На кухне, быстро вырастает хризантема огня, старик варит овсянку: мама считала её самой полезной из каш, почти всегда завтракали ею, и мама до конца, упорно, держалась за жизнь, дом обихаживала, как могла.
Он был безбытен.
Не особенно ладилось всё.
Но в жизни как-то укоренился, бухгалтером работая, зарабатывал достаточно, всегда, при всех режимах в цене.
Похоронищики, бухгалтера, врачи…
Если бы я был похоронщиком?
Масса каши густеет, крошечные гейзеры лопаются на поверхности, и, выключив огонь, старик, чтобы прошло какое-то время, и каша остыла, идёт поливать цветы.
Пластиковая бутыль на подоконнике наполняется постоянно.
Она потемнела – бутыль сия, она стала несколько мятой, и, полив любимый бальзамин, старик говорит ему: Не болей, а…
Он хочет сказать, как ему одиноко, но…
Некогда разойдясь с женой, так и не женился вторично, а то, что не было детей, болью прошивает сознанье, привыкшее ко многим болям за жизнь.
Старик, вернувшись на кухню, выкладывает кашу на тарелку, чай заваривал вчера, и, вспомнив, что не подогрел чайник, включает его…
Движения сопровождаются разными болями: как, по какой шкале сопоставить, какая серьёзней – боль, поедающая изнутри, или эта – физическая, разная…
Руки дрожат слегка.
Простые вещи выпадают из памяти.
Мама в своём байковом, пёстром халате, входит на кухню.
-Будешь кашу, мам?
-Да, сынок.
То, что не войдёт никогда, также, как и то, что не услышать слово «сынок» в свой адрес, режет и режет.
Невидимый скальпель, но не лечит он.
Простейшие вещи выпадают из сознания: позавтракав, старик пересчитывает деньги, оставшиеся от пенсии, хранит их в ящике стола.
Будто игра – выдвинул, деньги есть.
Потом они тают, как мыло, как снег.
Потом приходят новые, будто денежная субстанция живёт своей жизнью.
Человек не может жить, но живёт, одолевая неведомое ему пространство будущего, столь стремительно превращающееся в прошлое, и покуда добрый бог павликиан не победил, приходится терпеть всё зло, наваливающееся постепенно.
Смерть родителей.
Одиночество.
Старость.
Собственную смерть не перетерпеть.
Старик одевается – медленно, иначе туго, толчками ползущая по венам кровь не позволяет теперь; он одевается в аккуратный, старый и дешёвый, серый костюм, хочет всегда выглядеть прилично.
Он, одевшись, видит себя в зеркале: жёлто-серое лицо, лоб высок, будто был философом всю жизнь, морщинистый пергамент кожи.
Неприятно смотреть.
Остатки седых волос.
Причесать их.
Расчёска в ванне, на подставочке, рядом с зубной щёткой, ножницами, ещё какой-то бытовой мелочью.
Холодновато на улице.
Дорожки черны, снег быстро размокает апрелем, но лежит белизна на пространствах, не предназначенных для ходьбы.
-Привет, дядь Слав!
Женька с первого этажа, высокий, ражий и жизнелюбивый, глядит дружественно.
-Здравствуй, Жень.
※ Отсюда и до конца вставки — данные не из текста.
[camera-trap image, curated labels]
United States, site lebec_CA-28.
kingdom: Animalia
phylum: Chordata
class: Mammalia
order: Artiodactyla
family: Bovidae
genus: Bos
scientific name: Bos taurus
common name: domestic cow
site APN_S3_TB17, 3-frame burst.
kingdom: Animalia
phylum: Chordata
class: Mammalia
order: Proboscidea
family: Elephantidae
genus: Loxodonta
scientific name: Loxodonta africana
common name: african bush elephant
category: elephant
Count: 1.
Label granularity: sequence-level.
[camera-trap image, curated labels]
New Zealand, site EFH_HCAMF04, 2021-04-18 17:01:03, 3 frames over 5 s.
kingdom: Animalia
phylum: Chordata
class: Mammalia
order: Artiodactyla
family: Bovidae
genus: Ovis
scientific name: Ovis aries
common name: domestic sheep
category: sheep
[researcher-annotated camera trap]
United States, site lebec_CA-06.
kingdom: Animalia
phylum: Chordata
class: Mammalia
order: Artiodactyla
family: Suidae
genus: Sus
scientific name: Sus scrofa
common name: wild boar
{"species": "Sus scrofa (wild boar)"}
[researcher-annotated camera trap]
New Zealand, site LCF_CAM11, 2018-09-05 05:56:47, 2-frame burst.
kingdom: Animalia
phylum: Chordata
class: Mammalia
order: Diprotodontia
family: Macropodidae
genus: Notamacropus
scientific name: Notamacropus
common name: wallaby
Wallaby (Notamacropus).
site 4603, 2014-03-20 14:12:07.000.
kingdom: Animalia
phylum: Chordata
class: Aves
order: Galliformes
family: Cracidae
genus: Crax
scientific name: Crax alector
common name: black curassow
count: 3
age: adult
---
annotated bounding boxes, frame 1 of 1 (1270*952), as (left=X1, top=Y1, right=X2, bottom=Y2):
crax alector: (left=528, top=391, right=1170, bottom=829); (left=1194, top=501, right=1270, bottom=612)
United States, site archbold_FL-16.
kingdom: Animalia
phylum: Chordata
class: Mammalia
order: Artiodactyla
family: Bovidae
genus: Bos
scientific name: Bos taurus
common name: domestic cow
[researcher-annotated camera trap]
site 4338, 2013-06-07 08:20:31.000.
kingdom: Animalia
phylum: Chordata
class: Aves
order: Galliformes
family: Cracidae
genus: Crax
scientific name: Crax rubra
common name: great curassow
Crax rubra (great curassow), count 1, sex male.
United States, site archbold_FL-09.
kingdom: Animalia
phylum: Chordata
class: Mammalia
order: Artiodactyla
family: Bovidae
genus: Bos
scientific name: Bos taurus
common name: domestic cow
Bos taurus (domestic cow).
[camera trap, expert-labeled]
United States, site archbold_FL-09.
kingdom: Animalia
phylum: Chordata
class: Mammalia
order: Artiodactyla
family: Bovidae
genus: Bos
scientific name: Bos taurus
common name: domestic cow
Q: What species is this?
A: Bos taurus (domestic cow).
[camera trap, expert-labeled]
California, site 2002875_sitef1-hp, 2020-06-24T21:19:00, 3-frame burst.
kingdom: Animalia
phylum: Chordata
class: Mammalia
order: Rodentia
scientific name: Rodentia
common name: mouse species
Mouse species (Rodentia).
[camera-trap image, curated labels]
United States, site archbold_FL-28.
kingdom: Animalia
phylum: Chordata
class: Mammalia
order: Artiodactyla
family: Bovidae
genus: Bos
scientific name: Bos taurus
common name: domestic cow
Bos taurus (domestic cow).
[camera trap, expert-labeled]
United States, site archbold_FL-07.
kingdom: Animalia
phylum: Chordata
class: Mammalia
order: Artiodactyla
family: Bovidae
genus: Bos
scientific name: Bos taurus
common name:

Как дела?
Рукопожатие старика ещё достаточно крепко, чтоб думать о смерти.
А как о ней не думать?
-Отлично? Как вы? Помощь не нужна?
-Спасибо, Жень. Справляюсь.
Мельком в бессчётный раз, подумав о том, что в районе хорошая инфраструктура, идёт в Магнит.
Что надо?
Никогда не записывал, поэтому чуть не автоматически покупает молоко, гречку, хлеб, кефир, макароны.
Взять сосиски?
Подумав, старик покупает компакнтную упаковку куриного мяса, варить?
Потушить…
Мама готовила превосходно, густота её супов воспринималась, как пищевое счастье, разнообразие вариантов мяса мнилось бессчётным, как и превосходная выпечка, слоившаяся таким смаком.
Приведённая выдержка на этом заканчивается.